ぼんやりキャラを演じているので、ぼんやり見えますが、その間合いがいいし、ポイントを抑えた演技をします。犯人が来るまでのおどおどした心の震えもよく表現されていました。そこだけ妙にナイーブな演技で。
カメラワークも推理ものふうのアングルに工夫がしてあります。

推理ものふうといえば、次は刑事ものふうの取調室コントです。
取調べ中、カツ丼が届きます。
小田島に食べさせるのかと思いきや、おもむろに高橋が食べ始め……。
そのあと、特上が小田島の前に。

蓋を開けたら三つ葉がゆっくり動くのが臨場感。
すごく美味しそうな分厚い肉に、小田島は、息子に思って涙します。
一は鶏肉が好きそうでしたが、とんかつもきっと好きでしょう。

取り調べの食事(出前)は、食べた人の支払いになるそうで、小田島に特上を買えるお金はないと思いますので、高橋が自分の分と二人分自腹で払ったのでしょう。
勝手に特上を注文して、あとから請求されたら容疑者もたまったものじゃありません。

ちなみに、役立つ参考資料、週刊朝日編「戦後値段史年表」にはかつ丼の項目がなかったのですが、とんかつは、東京都心部の飲食店で並一皿、ライス別だと、1955年時点で150円。天丼並一杯。150円です。3万円あったらとんかつ200皿、あるいは天丼200杯食べられます。

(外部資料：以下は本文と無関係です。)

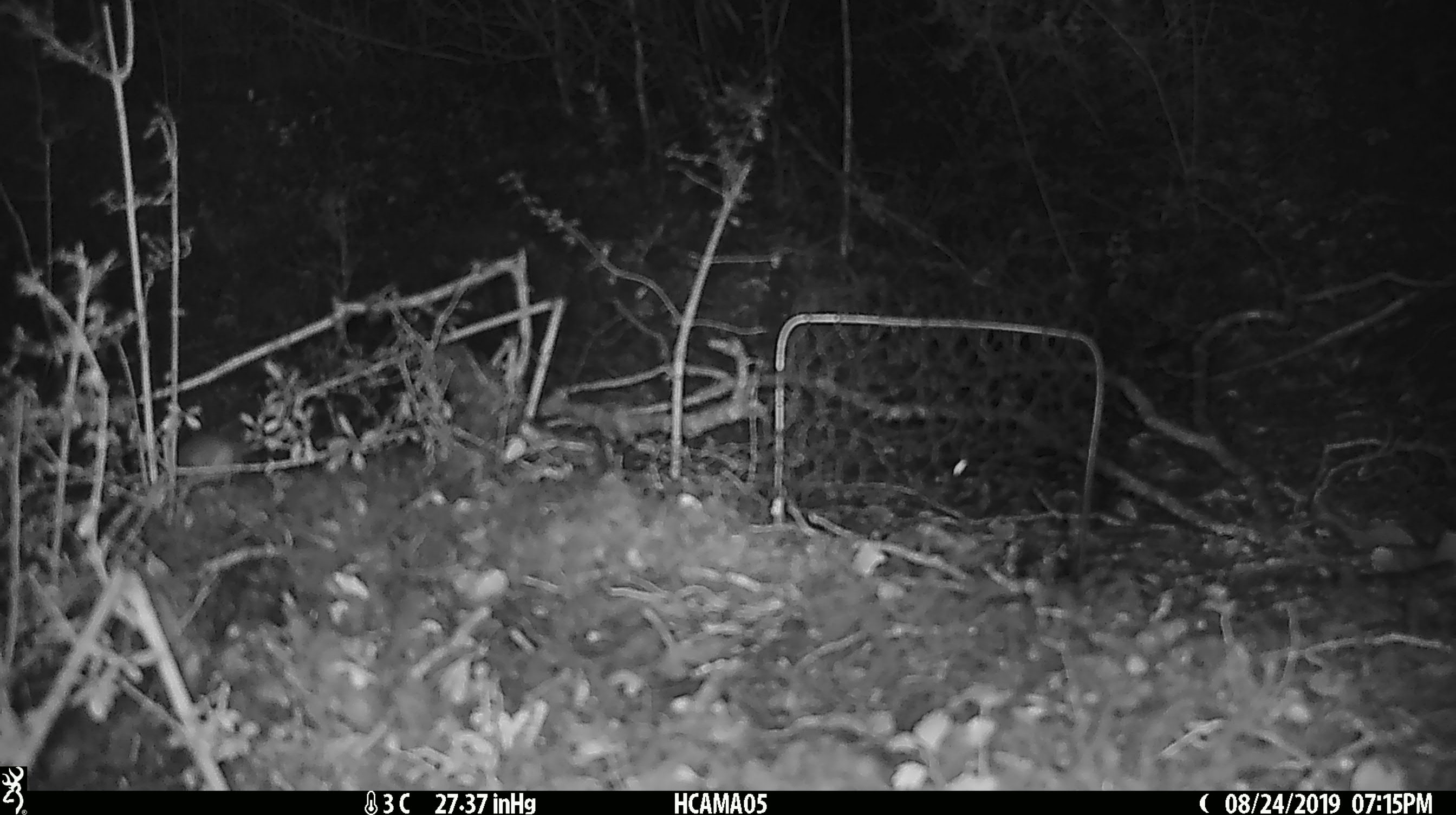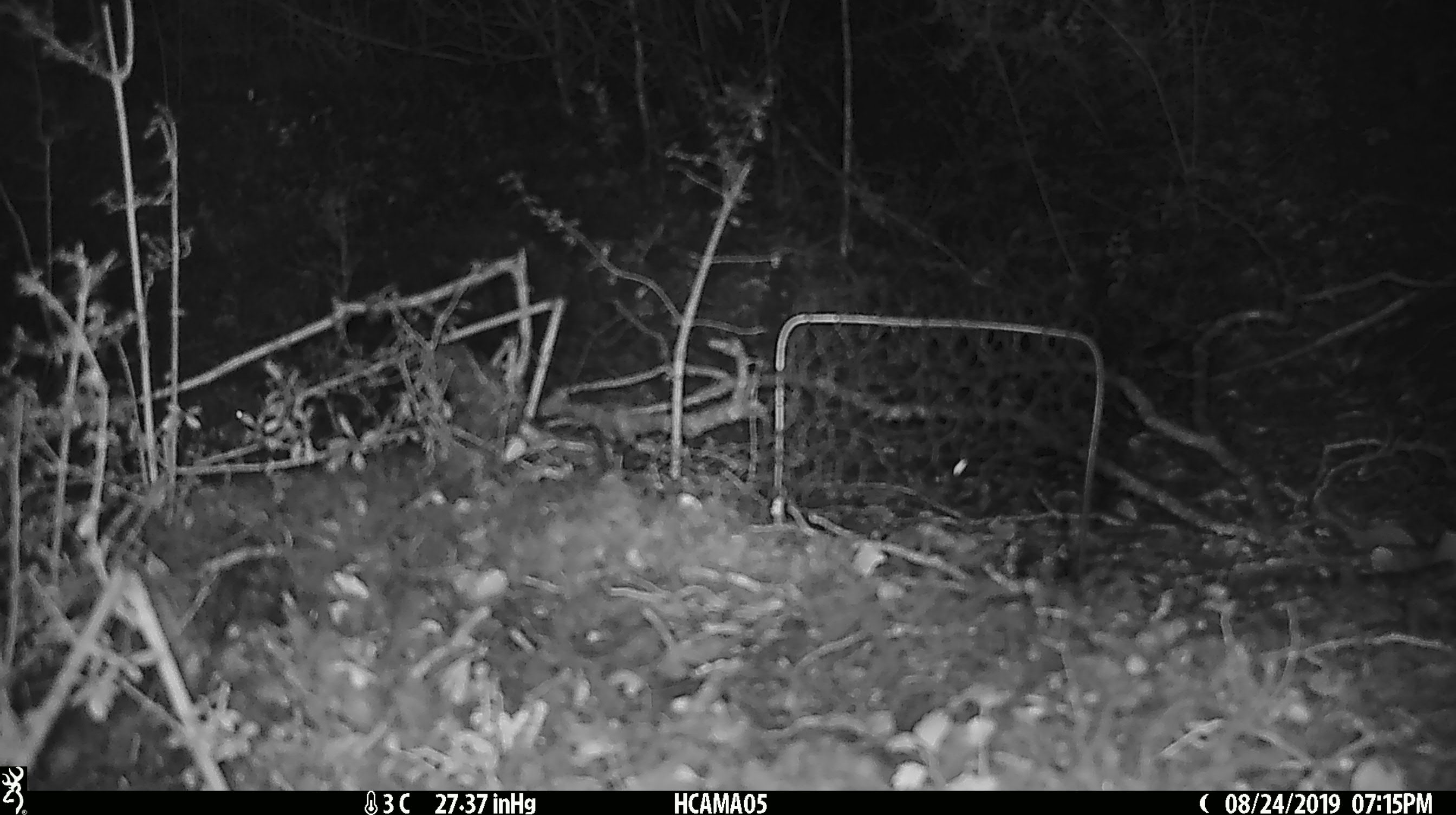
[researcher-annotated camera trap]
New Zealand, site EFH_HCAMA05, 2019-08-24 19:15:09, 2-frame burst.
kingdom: Animalia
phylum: Chordata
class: Mammalia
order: Rodentia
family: Muridae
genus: Mus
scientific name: Mus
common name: mouse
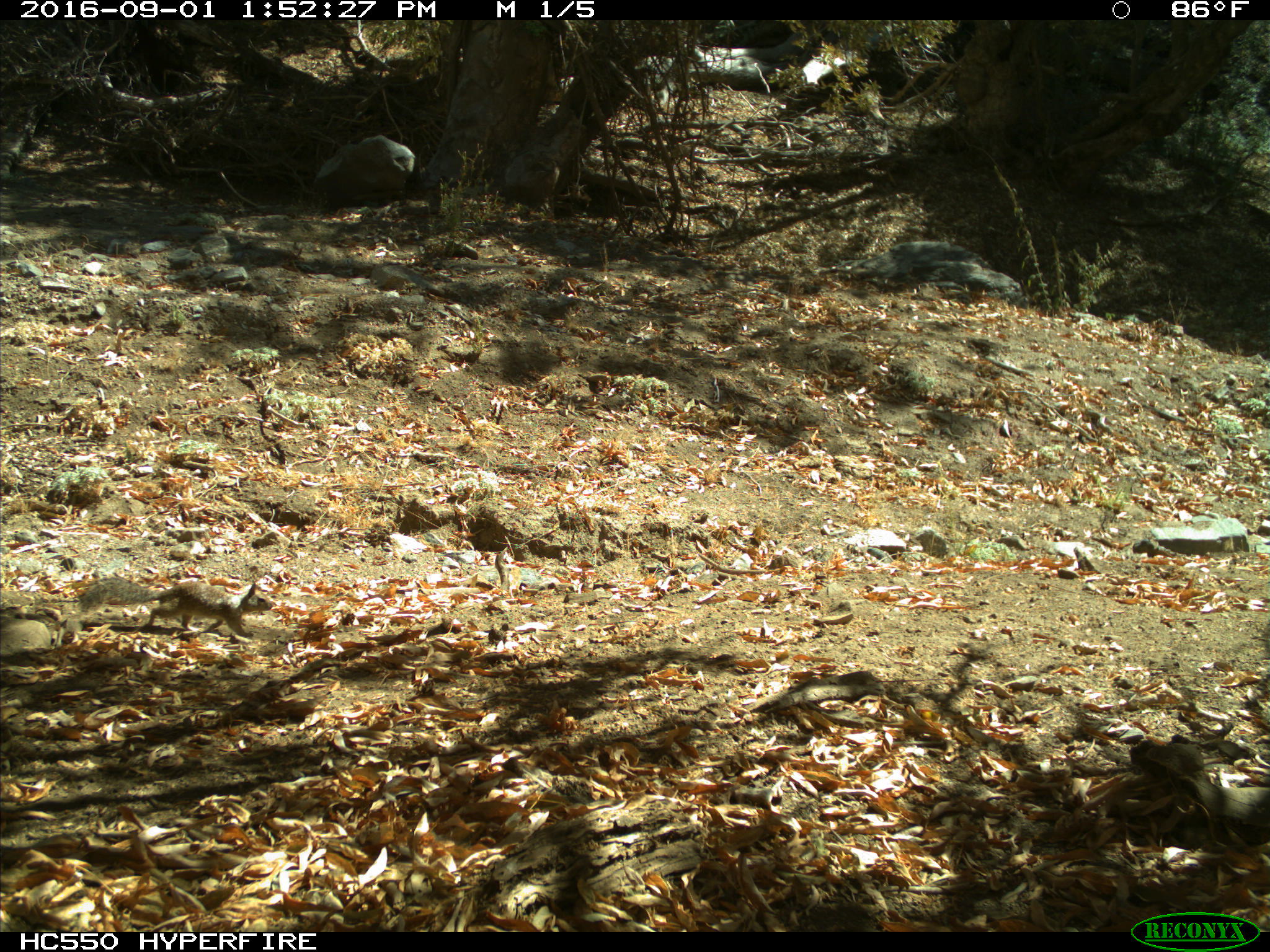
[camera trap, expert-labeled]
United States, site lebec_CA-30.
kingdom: Animalia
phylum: Chordata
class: Mammalia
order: Rodentia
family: Sciuridae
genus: Otospermophilus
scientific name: Otospermophilus beecheyi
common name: california ground squirrel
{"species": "Otospermophilus beecheyi (california ground squirrel)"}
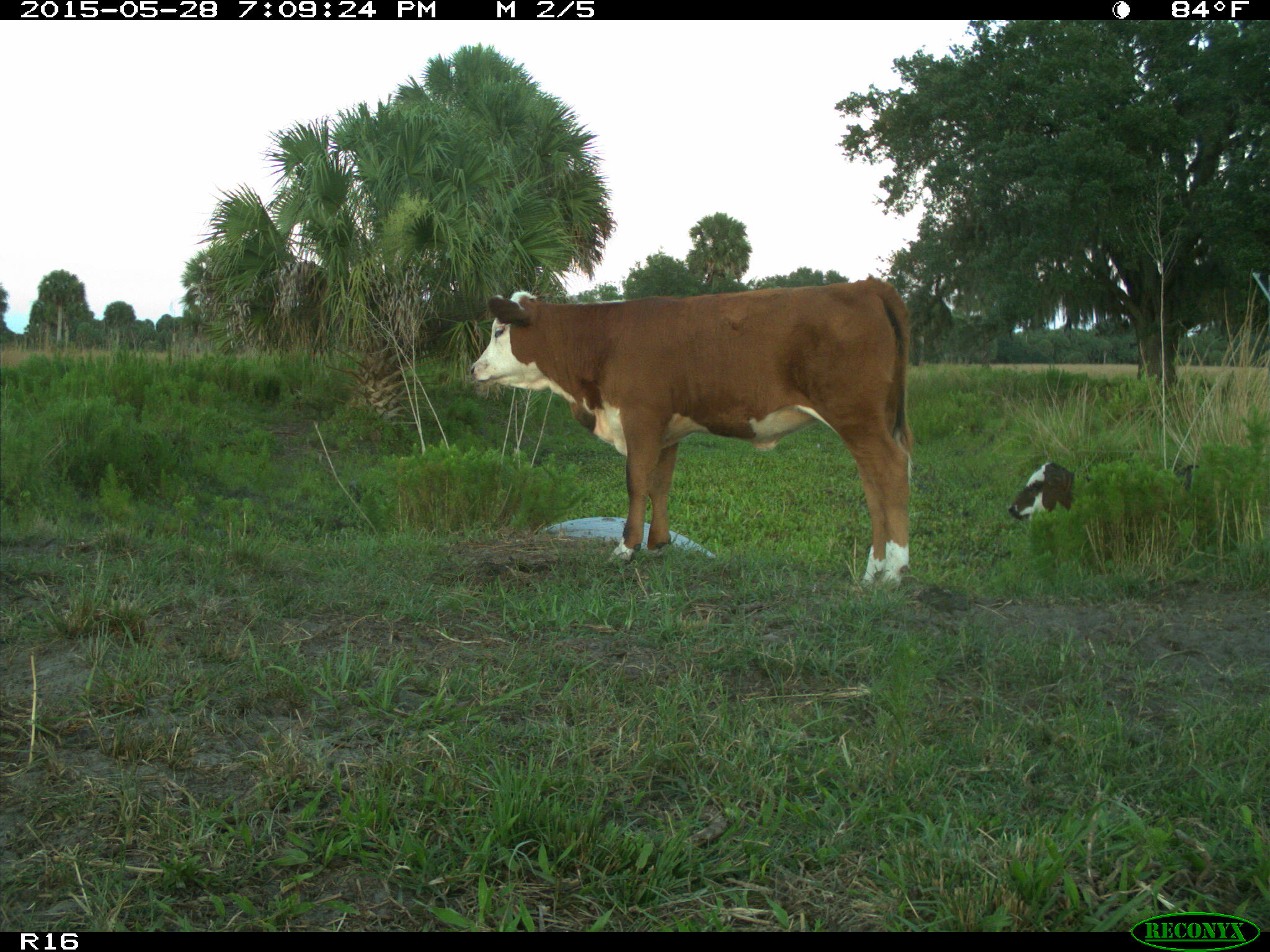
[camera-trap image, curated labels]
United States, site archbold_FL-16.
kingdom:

無事、犯人が捕まったものの、愛子は約束を破ったと浮かない顔。
翌日、一は転校が決まっていました。この時点ではまだ、愛子は自分を誘拐しようとした人物が一の父親とは知りません。

一がいた空き地にも姿はなく、気落ちして帰宅すると、一の父が誘拐未遂犯であることを愛子は知ってしまいます。

母娘の溝はますます深まって……。

明日は趣里さんが「あさイチ」に出演です。楽しみ。